The central idea this project investigates is how honestly we're evaluating binding affinity prediction models. Most QSAR benchmarks use random train/test splits, which inflate performance by leaking structural information between training and test sets. This project implements a Bemis-Murcko scaffold split as a more rigorous alternative, by grouping molecules by their core ring systems and linkers, then ensuring the test set contains only scaffolds unseen during training. This better simulates the challenge of predicting activity for new chemical matter. Results are compared directly against a random split to quantify the difference.

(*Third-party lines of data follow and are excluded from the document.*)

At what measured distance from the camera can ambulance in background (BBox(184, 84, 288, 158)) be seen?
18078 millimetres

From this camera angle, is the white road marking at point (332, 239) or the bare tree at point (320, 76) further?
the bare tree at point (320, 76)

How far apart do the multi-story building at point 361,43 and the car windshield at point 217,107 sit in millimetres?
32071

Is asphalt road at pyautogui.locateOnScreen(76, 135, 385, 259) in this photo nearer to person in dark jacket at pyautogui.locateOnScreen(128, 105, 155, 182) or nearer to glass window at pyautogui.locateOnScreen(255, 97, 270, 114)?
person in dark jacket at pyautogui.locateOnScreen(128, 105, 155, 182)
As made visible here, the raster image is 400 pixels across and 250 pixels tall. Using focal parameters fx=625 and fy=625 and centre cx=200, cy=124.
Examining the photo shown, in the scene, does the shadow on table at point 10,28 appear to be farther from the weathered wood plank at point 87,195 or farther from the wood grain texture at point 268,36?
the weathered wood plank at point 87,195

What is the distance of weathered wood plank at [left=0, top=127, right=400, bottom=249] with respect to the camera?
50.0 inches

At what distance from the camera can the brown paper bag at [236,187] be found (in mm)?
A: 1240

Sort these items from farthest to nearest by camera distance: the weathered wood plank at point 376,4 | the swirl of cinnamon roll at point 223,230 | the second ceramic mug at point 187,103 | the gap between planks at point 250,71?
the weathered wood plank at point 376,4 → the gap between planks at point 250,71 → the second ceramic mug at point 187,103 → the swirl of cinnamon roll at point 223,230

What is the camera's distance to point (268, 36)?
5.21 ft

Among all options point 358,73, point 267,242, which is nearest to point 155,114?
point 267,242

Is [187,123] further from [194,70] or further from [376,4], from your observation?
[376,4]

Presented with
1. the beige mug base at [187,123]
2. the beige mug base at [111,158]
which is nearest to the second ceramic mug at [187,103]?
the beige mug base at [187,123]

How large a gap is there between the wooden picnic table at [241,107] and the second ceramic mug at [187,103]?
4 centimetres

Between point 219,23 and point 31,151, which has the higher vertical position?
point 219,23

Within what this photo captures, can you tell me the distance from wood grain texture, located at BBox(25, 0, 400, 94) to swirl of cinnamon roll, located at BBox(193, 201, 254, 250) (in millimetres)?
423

In drug discovery, a model that performs well on random splits but poorly on scaffold splits has memorised chemical series rather than learned generalisable structure-activity relationships.

Results

Random Forest

Random split: RMSE 0.716 | MAE 0.538 | R² 0.647
Scaffold split: RMSE 0.800 | MAE 0.628 | R² 0.372

LightGBM

Random split: RMSE 0.698 | MAE 0.510 | R² 0.664
Scaffold split: RMSE 0.771 | MAE 0.600 | R² 0.417

The performance drop from random to scaffold split is consistent across both models. R² roughly halves and RMSE increases noticeably. This gap reflects the difficulty of generalising to new chemical scaffolds unseen during training.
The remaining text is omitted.